### Your instructions
The records below must be retyped exactly.

┌─ Data entries

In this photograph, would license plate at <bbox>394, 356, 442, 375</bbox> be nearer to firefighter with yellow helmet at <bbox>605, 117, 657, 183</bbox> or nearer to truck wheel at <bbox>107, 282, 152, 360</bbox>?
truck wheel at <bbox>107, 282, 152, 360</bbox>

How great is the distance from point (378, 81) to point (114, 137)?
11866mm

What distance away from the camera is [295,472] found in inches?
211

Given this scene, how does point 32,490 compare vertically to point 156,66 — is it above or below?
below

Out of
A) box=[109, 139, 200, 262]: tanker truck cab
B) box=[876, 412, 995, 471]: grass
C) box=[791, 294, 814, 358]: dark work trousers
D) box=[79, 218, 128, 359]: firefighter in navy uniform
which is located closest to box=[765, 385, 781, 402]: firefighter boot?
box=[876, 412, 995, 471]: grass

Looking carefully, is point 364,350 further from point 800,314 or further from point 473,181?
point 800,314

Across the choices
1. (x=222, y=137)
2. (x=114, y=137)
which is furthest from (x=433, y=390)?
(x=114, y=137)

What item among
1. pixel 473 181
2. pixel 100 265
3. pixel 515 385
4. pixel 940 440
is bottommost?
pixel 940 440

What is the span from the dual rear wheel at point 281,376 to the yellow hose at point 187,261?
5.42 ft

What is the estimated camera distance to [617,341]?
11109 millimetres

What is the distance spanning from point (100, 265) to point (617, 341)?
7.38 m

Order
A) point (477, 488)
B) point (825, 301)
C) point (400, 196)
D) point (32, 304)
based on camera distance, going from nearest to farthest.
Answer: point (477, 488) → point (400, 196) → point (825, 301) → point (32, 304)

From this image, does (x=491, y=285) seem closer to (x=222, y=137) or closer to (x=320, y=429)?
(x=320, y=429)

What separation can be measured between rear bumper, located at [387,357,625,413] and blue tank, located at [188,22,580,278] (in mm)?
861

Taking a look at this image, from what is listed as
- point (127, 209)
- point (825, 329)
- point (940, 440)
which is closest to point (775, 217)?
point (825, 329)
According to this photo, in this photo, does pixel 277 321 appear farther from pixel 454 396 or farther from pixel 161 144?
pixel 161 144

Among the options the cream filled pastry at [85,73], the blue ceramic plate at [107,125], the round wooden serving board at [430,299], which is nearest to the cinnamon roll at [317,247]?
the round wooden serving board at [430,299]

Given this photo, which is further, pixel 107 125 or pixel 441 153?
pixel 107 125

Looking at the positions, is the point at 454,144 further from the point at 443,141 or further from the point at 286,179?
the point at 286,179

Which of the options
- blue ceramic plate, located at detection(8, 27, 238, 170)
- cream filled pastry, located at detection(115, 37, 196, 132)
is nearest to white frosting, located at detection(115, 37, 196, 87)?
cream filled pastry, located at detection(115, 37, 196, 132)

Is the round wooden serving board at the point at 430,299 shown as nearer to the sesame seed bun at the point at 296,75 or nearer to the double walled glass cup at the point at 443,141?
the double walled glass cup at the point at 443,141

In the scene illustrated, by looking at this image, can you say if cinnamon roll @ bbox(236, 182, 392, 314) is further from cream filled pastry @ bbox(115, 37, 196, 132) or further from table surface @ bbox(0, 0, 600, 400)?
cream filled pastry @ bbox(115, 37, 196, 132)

└─

### Response below
In this photograph, would license plate at <bbox>394, 356, 442, 375</bbox> be nearer to firefighter with yellow helmet at <bbox>605, 117, 657, 183</bbox> or nearer to truck wheel at <bbox>107, 282, 152, 360</bbox>?
truck wheel at <bbox>107, 282, 152, 360</bbox>

How great is the distance from point (378, 81) to point (114, 137)?
11866mm

What distance away from the camera is [295,472] found in inches?
211

Given this scene, how does point 32,490 compare vertically to point 156,66 — is it above or below?
below

Out of
A) box=[109, 139, 200, 262]: tanker truck cab
B) box=[876, 412, 995, 471]: grass
C) box=[791, 294, 814, 358]: dark work trousers
D) box=[79, 218, 128, 359]: firefighter in navy uniform
which is located closest to box=[765, 385, 781, 402]: firefighter boot?
box=[876, 412, 995, 471]: grass

Looking carefully, is point 364,350 further from point 800,314 or further from point 473,181?
point 800,314

Across the choices
1. (x=222, y=137)
2. (x=114, y=137)
which is furthest from (x=433, y=390)?
(x=114, y=137)

What item among
1. pixel 473 181
2. pixel 100 265
3. pixel 515 385
4. pixel 940 440
is bottommost?
pixel 940 440

What is the span from the dual rear wheel at point 281,376 to the yellow hose at point 187,261?
5.42 ft

What is the estimated camera distance to [617,341]?
11109 millimetres

What is the distance spanning from point (100, 265) to point (617, 341)?
7.38 m

Order
A) point (477, 488)
B) point (825, 301)
C) point (400, 196)
D) point (32, 304)
based on camera distance, going from nearest to farthest.
Answer: point (477, 488) → point (400, 196) → point (825, 301) → point (32, 304)

From this image, does (x=491, y=285) seem closer to (x=222, y=137) or closer to (x=320, y=429)?
(x=320, y=429)

What separation can be measured between rear bumper, located at [387,357,625,413] and blue tank, located at [188,22,580,278] (in mm)?
861

Taking a look at this image, from what is listed as
- point (127, 209)
- point (825, 329)
- point (940, 440)
which is closest to point (775, 217)?
point (825, 329)
According to this photo, in this photo, does pixel 277 321 appear farther from pixel 454 396 or farther from pixel 161 144?
pixel 161 144

Among the options the cream filled pastry at [85,73], the blue ceramic plate at [107,125], the round wooden serving board at [430,299], which is nearest to the cinnamon roll at [317,247]?
the round wooden serving board at [430,299]

Given this photo, which is further, pixel 107 125 or pixel 441 153?
pixel 107 125

Looking at the positions, is the point at 454,144 further from the point at 443,141 or further from the point at 286,179?
the point at 286,179

Which of the options
- blue ceramic plate, located at detection(8, 27, 238, 170)
- cream filled pastry, located at detection(115, 37, 196, 132)
is nearest to white frosting, located at detection(115, 37, 196, 87)?
cream filled pastry, located at detection(115, 37, 196, 132)

Is the round wooden serving board at the point at 430,299 shown as nearer to the sesame seed bun at the point at 296,75 or nearer to the double walled glass cup at the point at 443,141?
the double walled glass cup at the point at 443,141

In the scene illustrated, by looking at this image, can you say if cinnamon roll @ bbox(236, 182, 392, 314) is further from cream filled pastry @ bbox(115, 37, 196, 132) or further from table surface @ bbox(0, 0, 600, 400)?
cream filled pastry @ bbox(115, 37, 196, 132)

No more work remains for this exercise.